Untersuchter Text:
--------------------

Die Nachfrage steigt
Die Bucht Bucalemu, etwa 260 Kilometer südlich von Santiago de Chile, die Heimat von Gisella und ihrer Familie. Die meisten Menschen hier leben vom Fischfang oder vom Algensammeln. 70.000 machen das an der langen Küste von Chile. Hier am Ort haben vor allem Frauen eine Fabrik aufgebaut. Für den Export der Ernte. Denn das meiste geht nach China und die Chinesen wollten hier sogar eine Fabrik bauen. "Wir haben uns gefragt, warum sollten wir den Chinesen diese Arbeit überlassen. Warum sollten wir es nicht selbst machen. Deshalb haben wir vor fünf Jahren diese Fabrik aufgebaut und Arbeitsplätze geschaffen. Jedes Jahr steigt die Nachfrage nach Cochayuyo. Wir brauchen mehr Kapazitäten", erzählt Firmenchefin Pamela Gonzalez.
Die Alge, ein Nahrungsmittel mit Zukunft? Davon sind sie hier überzeugt und Gisella voller Freude. Sie hat mit einem Restaurant in Santiago de Chile, das zu den 50 besten weltweit gehört, einen Liefervertrag abgeschlossen. Und heute bringt sie die Bestellung dem berühmtesten Koch und Restaurantbetreiber Chiles persönlich: "Es ist mir eine große Ehre, so ein renommiertes Restaurant zu beliefern." "Wer die Alge noch nie gegessen hat, könnte sagen – das esse ich nicht, ich mag die Struktur oder das Aroma nicht. Aber so, wie wir es hier zubereiten, stellen viele fest: es ist vielleicht das Leckerste, was man je probiert hat", erzählt Rodolfo Guzamán, "in Zukunft müssen wir wohl unsere Ernährungsweise überdenken. Algen können da eine wichtige Rolle spielen. Sie sind eine unglaubliche Proteinquelle. Sie enthalten Aminosäuren, die gut für die Entwicklung der Kinder sind. Geschmacklich können wir mit ihnen neue Richtungen entdecken, die wir in der westlichen Welt noch gar nicht kennen."

--------------------

Die Einträge:
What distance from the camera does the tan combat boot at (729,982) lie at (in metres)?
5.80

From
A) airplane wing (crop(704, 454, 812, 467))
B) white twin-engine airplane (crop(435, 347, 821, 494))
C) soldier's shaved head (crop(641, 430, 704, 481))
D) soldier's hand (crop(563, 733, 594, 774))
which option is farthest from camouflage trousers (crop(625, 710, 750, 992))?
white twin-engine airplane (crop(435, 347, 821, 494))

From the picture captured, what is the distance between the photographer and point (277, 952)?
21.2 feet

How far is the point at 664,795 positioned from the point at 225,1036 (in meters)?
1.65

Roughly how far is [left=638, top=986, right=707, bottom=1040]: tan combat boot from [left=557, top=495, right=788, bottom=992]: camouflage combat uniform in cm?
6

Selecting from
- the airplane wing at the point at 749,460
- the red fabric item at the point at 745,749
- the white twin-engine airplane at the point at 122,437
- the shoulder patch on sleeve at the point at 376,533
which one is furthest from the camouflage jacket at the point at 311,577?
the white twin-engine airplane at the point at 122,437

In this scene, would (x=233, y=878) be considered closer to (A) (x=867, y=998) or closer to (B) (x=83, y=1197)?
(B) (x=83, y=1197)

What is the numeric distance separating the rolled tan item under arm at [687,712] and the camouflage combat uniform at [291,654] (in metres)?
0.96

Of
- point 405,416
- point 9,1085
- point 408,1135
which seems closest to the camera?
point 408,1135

--------------------

Aufgabe:
Schreibe den Text über die Alge Cochayuyo in Chile nach seinem letzten Satz weiter. Die Einträge werden hierfür nicht gebraucht.

Antwort:
Alge als Nahrungsrevolution?
An neuen Produkten wird gearbeitet, Snacks für Kinder, hergestellt aus Algenmehl. Roberto Lemus, Ernährungswissenschaftler an der Uni Chile glaubt, in Zukunft mit Hilfe der Algen den Lebensmittelmarkt revolutionieren zu können. Zumal insbesondere die Cochayuyo-Alge nicht nur voller wichtiger Nährstoffe ist, sondern sogar auch heilende Wirkung haben soll. "Die Alge wird hier in Chile zwar in einigen Regionen auf sehr traditionelle Weise verzehrt, aber wir sehen auf dem Markt ein größeres Potential. Mit neuen Technologien, dem 3D Druck von attraktiven Formen, wollen wir sie populärer machen", findet er.
Gisella und ihr Vater schnüren Pakete der Cochayuyo-Algen, die sie hier zum Trocknen ausgelegt haben und jetzt reif für die Weiterverarbeitung sind. Tatsächlich ist der Großteil der Algen vom Meer angeschwemmt, nur ein kleiner Teil wird tatsächlich vom Meeresboden geerntet, denn sie wissen: Algen sind auch wichtig zur Bekämpfung des Klimawandels. Sie speichern CO2. Hier am Strand haben sich die Algensammler Holzbaracken hingestellt. Hier lagern sie die Algen und machen die Produkte für den lokalen Markt. Gisellas Familie verkauft sie dann täglich auf dem eigenen Marktstand im Ort.
Zwischendrin hat Gisellas Vater sein Netz ausgeworfen. Die Alge alleine reicht dann doch nicht für den Speiseplan. Und vom üppigen Fang lässt sich auch immer schnell was verkaufen. Auch ein Seelöwe, der die Aktion mitbekommen hat, geht nicht leer aus. "Ich liebe dieses Leben am Meer. Ich würde es mit keinem anderen tauschen wollen. Ich mag das einfache, ruhige Leben. Wir haben, was wir brauchen, das reicht", sagt Gisella. Ein glückliches Leben, dank der Algen und der Perspektiven die sie bieten.